O que ninguém havia provado diretamente antes era que células do sistema imune fazem o mesmo: capturam essas substâncias, as armazenam em pequenas bolsas internas chamadas vesículas e as liberam em resposta a estímulos específicos – exatamente como um neurônio faz durante uma sinapse.

Como os cientistas viram isso acontecer

O maior obstáculo até agora era técnico, segundo o site Phys.org. As catecolaminas são liberadas em frações de segundo, em quantidades minúsculas, por células individuais. Os métodos convencionais de laboratório não conseguem capturar esse processo ao vivo.

A equipe resolveu o problema usando nanosensores: detectores microscópicos feitos de nanotubos de carbono de parede única, sensíveis especificamente a catecolaminas. Esses sensores foram espalhados em placas de vidro, e os neutrófilos foram colocados diretamente sobre eles. Quando uma célula liberava dopamina ou adrenalina, os nanosensores acendiam, e uma câmera registrava tudo em tempo real.

“Até agora, simplesmente não tínhamos os métodos para visualizar esses processos diretamente em células imunes vivas”, disse o professor Sebastian Kruss, um dos coordenadores do estudo. “O que observamos com os nanosensores muda fundamentalmente nossa compreensão dessas células.”

O que dispara a liberação

Os experimentos mostraram que os neutrófilos liberam catecolaminas quando expostos a três tipos de estímulos: serotonina liberada por plaquetas ativadas, componentes de bactérias como o LPS e outras moléculas de sinalização inflamatória.

A liberação acontece em segundos – e é antecedida por um pico de cálcio dentro da célula, semelhante ao que ocorre nos neurônios antes de uma sinapse. A velocidade é diferente – em neurônios, o processo leva milissegundos; nos neutrófilos, dezenas de segundos – mas o mecanismo é análogo.

O efeito no próprio corpo

As catecolaminas liberadas pelos neutrófilos não ficam sem consequência. O estudo mostra que elas funcionam como um regulador interno da inflamação: reduzem a formação excessiva de armadilhas extracelulares – estruturas que os neutrófilos lançam para capturar bactérias, mas que, em excesso, podem danificar tecidos saudáveis.
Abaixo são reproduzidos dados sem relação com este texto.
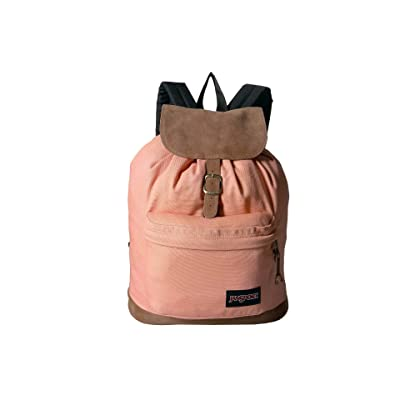 JanSport Haiden (Muted Clay) Backpack Bags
Ao mesmo tempo, aceleram a agregação de plaquetas – o processo que inicia a coagulação do sangue. Isso cria um circuito de feedback direto entre o sistema imune e o sistema vascular, com as mesmas substâncias fazendo a ponte.

“Ficamos surpresos ao ver o quão semelhantes neutrófilos e neurônios são em sua capacidade de lidar com neurotransmissores”, disse a professora Luise Erpenbeck, co-coordenadora do estudo.

Confirmado dentro do corpo humano

Para garantir que o fenômeno não era apenas um artefato de laboratório, os pesquisadores analisaram o perfil genético de voluntários saudáveis que receberam uma injeção controlada de componentes bacterianos – um modelo estabelecido para estudar inflamação sistêmica em humanos.

Os dados mostraram que, durante a resposta inflamatória, os neutrófilos ajustam ativamente seus receptores de catecolaminas e seus programas de produção e degradação dessas substâncias. O padrão é bifásico: primeiro uma redução, depois uma ativação significativa, sugerindo que o sistema está se calibrando em resposta à inflamação.

“Este é um sinal de que esse mecanismo desempenha um papel significativo na resposta inflamatória humana”, afirmaram Erpenbeck e Kruss.